For more information on improving turf in fall, go to turf.unl.edu and search for the publication with this same title. The care provided to lawns during fall is most important to have a dense, vigorous turf.
For example, early September is also the most important time to fertilize cool-season turfgrasses; and a little later in the season is the most effective time to control broadleaf weeds like dandelions and white clover.
Late summer and fall is an active growth period for cool-season grasses, with new roots, stolons and rhizomes being developed. Late summer fertilization promotes this growth to increases turf density. It also eliminates the need to fertilize lawns in early spring when soils are too cold for active root growth.
For perennial broadleaf weeds that survive from year to year, an application of a herbicide made from mid-September up to late October is more effective than applications made during spring and summer.

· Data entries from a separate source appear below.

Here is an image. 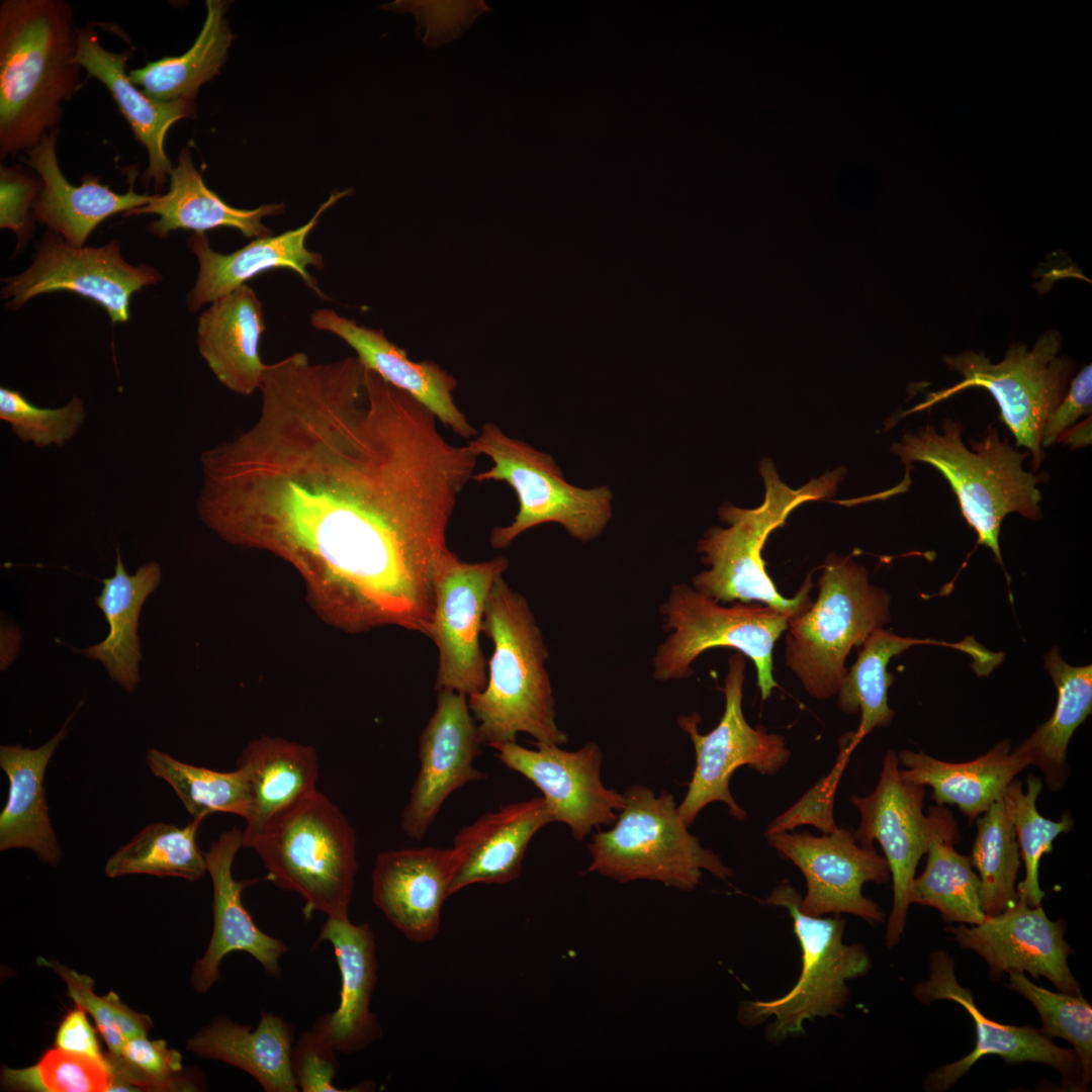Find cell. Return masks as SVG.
Instances as JSON below:
<instances>
[{
    "mask_svg": "<svg viewBox=\"0 0 1092 1092\" xmlns=\"http://www.w3.org/2000/svg\"><path fill=\"white\" fill-rule=\"evenodd\" d=\"M768 844L803 874L807 891L801 910L812 916L852 914L872 924L886 919L880 906L862 894L869 882L891 879L886 858L874 845H860L852 828L815 836L807 831L771 833Z\"/></svg>",
    "mask_w": 1092,
    "mask_h": 1092,
    "instance_id": "16",
    "label": "cell"
},
{
    "mask_svg": "<svg viewBox=\"0 0 1092 1092\" xmlns=\"http://www.w3.org/2000/svg\"><path fill=\"white\" fill-rule=\"evenodd\" d=\"M311 326L347 343L363 366L385 382L407 393L428 408L436 419L465 439L477 431L454 400L456 379L433 361H413L407 353L390 342L382 330L368 328L330 308L310 315Z\"/></svg>",
    "mask_w": 1092,
    "mask_h": 1092,
    "instance_id": "25",
    "label": "cell"
},
{
    "mask_svg": "<svg viewBox=\"0 0 1092 1092\" xmlns=\"http://www.w3.org/2000/svg\"><path fill=\"white\" fill-rule=\"evenodd\" d=\"M202 820L193 818L183 827L161 822L147 825L107 859L105 875L201 879L207 872L205 854L196 842Z\"/></svg>",
    "mask_w": 1092,
    "mask_h": 1092,
    "instance_id": "41",
    "label": "cell"
},
{
    "mask_svg": "<svg viewBox=\"0 0 1092 1092\" xmlns=\"http://www.w3.org/2000/svg\"><path fill=\"white\" fill-rule=\"evenodd\" d=\"M257 419L200 455L199 518L331 589L352 631L428 635L447 530L478 455L356 356L266 364Z\"/></svg>",
    "mask_w": 1092,
    "mask_h": 1092,
    "instance_id": "1",
    "label": "cell"
},
{
    "mask_svg": "<svg viewBox=\"0 0 1092 1092\" xmlns=\"http://www.w3.org/2000/svg\"><path fill=\"white\" fill-rule=\"evenodd\" d=\"M265 329L262 302L247 284L214 300L199 315L198 351L228 389L241 395L260 389L266 368L260 356Z\"/></svg>",
    "mask_w": 1092,
    "mask_h": 1092,
    "instance_id": "30",
    "label": "cell"
},
{
    "mask_svg": "<svg viewBox=\"0 0 1092 1092\" xmlns=\"http://www.w3.org/2000/svg\"><path fill=\"white\" fill-rule=\"evenodd\" d=\"M293 1040L290 1023L281 1015L261 1011L255 1029L215 1017L187 1040L186 1049L197 1057L241 1069L266 1092H297L291 1064Z\"/></svg>",
    "mask_w": 1092,
    "mask_h": 1092,
    "instance_id": "32",
    "label": "cell"
},
{
    "mask_svg": "<svg viewBox=\"0 0 1092 1092\" xmlns=\"http://www.w3.org/2000/svg\"><path fill=\"white\" fill-rule=\"evenodd\" d=\"M1058 442L1079 448L1091 444V417L1080 424H1075L1067 429L1058 439Z\"/></svg>",
    "mask_w": 1092,
    "mask_h": 1092,
    "instance_id": "57",
    "label": "cell"
},
{
    "mask_svg": "<svg viewBox=\"0 0 1092 1092\" xmlns=\"http://www.w3.org/2000/svg\"><path fill=\"white\" fill-rule=\"evenodd\" d=\"M2 1083L15 1090L44 1092H105L112 1085L109 1065L56 1048L32 1067L5 1068Z\"/></svg>",
    "mask_w": 1092,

Use a broadleaf herbicide containing two or more active ingredients to control dandelions, plantain, wild violets, clover, black medic and other perennial weeds. For the most effective control, identify the weeds you have to select the most effective herbicide combinations.
Read, understand and follow all directions on the herbicide label. As always, be careful when using these products because they can damage desired vegetation such as flowers, trees, shrubs, or vegetables.
Kelly Feehan is a community environment educator for Nebraska Extension in Platte County.